> What the task asks
Reproduce all of the following data word for word, keeping every line and its order unchanged.
══════════════════════════════
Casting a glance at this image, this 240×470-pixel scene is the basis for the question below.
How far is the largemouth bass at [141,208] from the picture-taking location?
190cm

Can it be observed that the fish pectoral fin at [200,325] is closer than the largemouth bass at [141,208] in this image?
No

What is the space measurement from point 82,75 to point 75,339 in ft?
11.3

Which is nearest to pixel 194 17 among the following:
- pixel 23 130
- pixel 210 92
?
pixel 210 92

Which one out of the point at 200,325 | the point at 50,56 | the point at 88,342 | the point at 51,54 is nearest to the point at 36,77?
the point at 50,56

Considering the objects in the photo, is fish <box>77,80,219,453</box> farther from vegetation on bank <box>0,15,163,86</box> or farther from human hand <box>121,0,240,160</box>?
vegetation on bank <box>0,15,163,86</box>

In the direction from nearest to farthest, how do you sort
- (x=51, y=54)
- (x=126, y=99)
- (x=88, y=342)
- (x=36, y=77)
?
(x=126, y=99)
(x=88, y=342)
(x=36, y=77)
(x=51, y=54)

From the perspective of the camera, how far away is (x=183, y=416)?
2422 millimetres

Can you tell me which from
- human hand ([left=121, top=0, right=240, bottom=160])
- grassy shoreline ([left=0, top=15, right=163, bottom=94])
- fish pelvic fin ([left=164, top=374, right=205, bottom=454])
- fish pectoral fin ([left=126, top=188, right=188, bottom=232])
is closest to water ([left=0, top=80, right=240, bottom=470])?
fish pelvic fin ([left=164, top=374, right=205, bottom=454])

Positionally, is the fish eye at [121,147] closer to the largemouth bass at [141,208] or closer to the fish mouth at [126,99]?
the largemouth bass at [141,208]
══════════════════════════════
> Output for this task
Casting a glance at this image, this 240×470-pixel scene is the basis for the question below.
How far is the largemouth bass at [141,208] from the picture-taking location?
190cm

Can it be observed that the fish pectoral fin at [200,325] is closer than the largemouth bass at [141,208] in this image?
No

What is the space measurement from point 82,75 to point 75,339 in ft?
11.3

Which is nearest to pixel 194 17 among the following:
- pixel 23 130
- pixel 210 92
?
pixel 210 92

Which one out of the point at 200,325 | the point at 50,56 | the point at 88,342 | the point at 51,54 is nearest to the point at 36,77?
the point at 50,56

Considering the objects in the photo, is fish <box>77,80,219,453</box> farther from vegetation on bank <box>0,15,163,86</box> or farther from human hand <box>121,0,240,160</box>?
vegetation on bank <box>0,15,163,86</box>

In the direction from nearest to farthest, how do you sort
- (x=51, y=54)
- (x=126, y=99)
- (x=88, y=342)
- (x=36, y=77)
?
(x=126, y=99)
(x=88, y=342)
(x=36, y=77)
(x=51, y=54)

From the perspective of the camera, how far away is (x=183, y=416)?
2422 millimetres

Can you tell me which from
- human hand ([left=121, top=0, right=240, bottom=160])
- grassy shoreline ([left=0, top=15, right=163, bottom=94])
- fish pelvic fin ([left=164, top=374, right=205, bottom=454])
- fish pectoral fin ([left=126, top=188, right=188, bottom=232])
is closest to water ([left=0, top=80, right=240, bottom=470])?
fish pelvic fin ([left=164, top=374, right=205, bottom=454])

Positionally, is the fish eye at [121,147] closer to the largemouth bass at [141,208] or closer to the fish mouth at [126,99]?
the largemouth bass at [141,208]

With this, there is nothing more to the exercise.